[BEGIN EXCERPT TO READ]

Ever since I saw the s’mores brownies in an issue of Cook’s Country last year, I wanted to try them. Unfortunately, not only did I completely forget about them, but when I finally got around to trying the recipe, I didn’t have any graham crackers to make the crust with. Rather than make my own grahams, I decided to go a different route by making rocky road brownies. After all, the thing that appealed most to me was the marshmallow topping, so the change from crust to nuts was not a big deal.

Baking brownies turned out to be a good excuse to try my new pan: the Baker’s Edge. Baker’s Edge has an unusual, innovative design. As you can see from the picture below, there are extra edges running throughout the pan and their purpose is to evenly distribute the heat as your food bakes, eliminating soggy centers and overcooked edges. In a traditional pan, getting the timing just right can be a challenge, especially for sweets like brownies and cheesecakes, though the same holds true for savory casseroles and lasagnas. If you have never under- or over-baked anything, you’re lying. I know I have.

I mixed up the brownies and poured them into the pan. I topped the batter with chopped up pecans, even though walnuts are more traditionally used in rocky road, before baking. I like the flavor of pecans better, especially when sweets are concerned, and putting them on the top of the batter instead of stirring them in allowed them to toast slightly in the oven. Because the brownies were slightly thinner than they might otherwise have been , I reduced the baking time from the original recipe.

So did the pan work? Were my brownies evenly done?

[END EXCERPT TO READ]
[BEGIN GIVEN ENTRIES]

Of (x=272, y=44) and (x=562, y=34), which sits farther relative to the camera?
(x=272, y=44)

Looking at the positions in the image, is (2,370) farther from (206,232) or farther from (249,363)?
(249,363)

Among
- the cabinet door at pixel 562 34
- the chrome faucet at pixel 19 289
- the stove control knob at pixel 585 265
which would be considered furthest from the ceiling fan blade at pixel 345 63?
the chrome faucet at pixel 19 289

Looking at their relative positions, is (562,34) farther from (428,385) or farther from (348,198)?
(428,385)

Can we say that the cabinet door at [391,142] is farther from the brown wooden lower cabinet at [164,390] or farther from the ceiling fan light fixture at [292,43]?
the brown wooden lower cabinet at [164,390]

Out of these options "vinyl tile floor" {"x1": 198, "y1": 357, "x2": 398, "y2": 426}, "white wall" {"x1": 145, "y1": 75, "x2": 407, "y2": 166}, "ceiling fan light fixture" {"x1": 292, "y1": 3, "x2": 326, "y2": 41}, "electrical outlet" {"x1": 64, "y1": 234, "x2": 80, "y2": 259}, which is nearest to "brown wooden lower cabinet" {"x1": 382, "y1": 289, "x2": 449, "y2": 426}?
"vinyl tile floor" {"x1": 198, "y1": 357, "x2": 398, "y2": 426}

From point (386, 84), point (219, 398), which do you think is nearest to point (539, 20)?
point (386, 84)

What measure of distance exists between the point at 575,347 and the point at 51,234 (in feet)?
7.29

[END GIVEN ENTRIES]

REQUESTS:
**a)** According to the brownie excerpt, what is the purpose of the extra edges that run throughout the Baker's Edge pan?
**b)** Rewrite the brownie excerpt from "Baking brownies turned" up to and including "know I have.", replacing "cheesecakes" with "blondies".
These records come from a separate source.

OUTPUTS:
**a)** They evenly distribute the heat as the food bakes, eliminating soggy centers and overcooked edges.

**b)**
Baking brownies turned out to be a good excuse to try my new pan: the Baker’s Edge. Baker’s Edge has an unusual, innovative design. As you can see from the picture below, there are extra edges running throughout the pan and their purpose is to evenly distribute the heat as your food bakes, eliminating soggy centers and overcooked edges. In a traditional pan, getting the timing just right can be a challenge, especially for sweets like brownies and blondies, though the same holds true for savory casseroles and lasagnas. If you have never under- or over-baked anything, you’re lying. I know I have.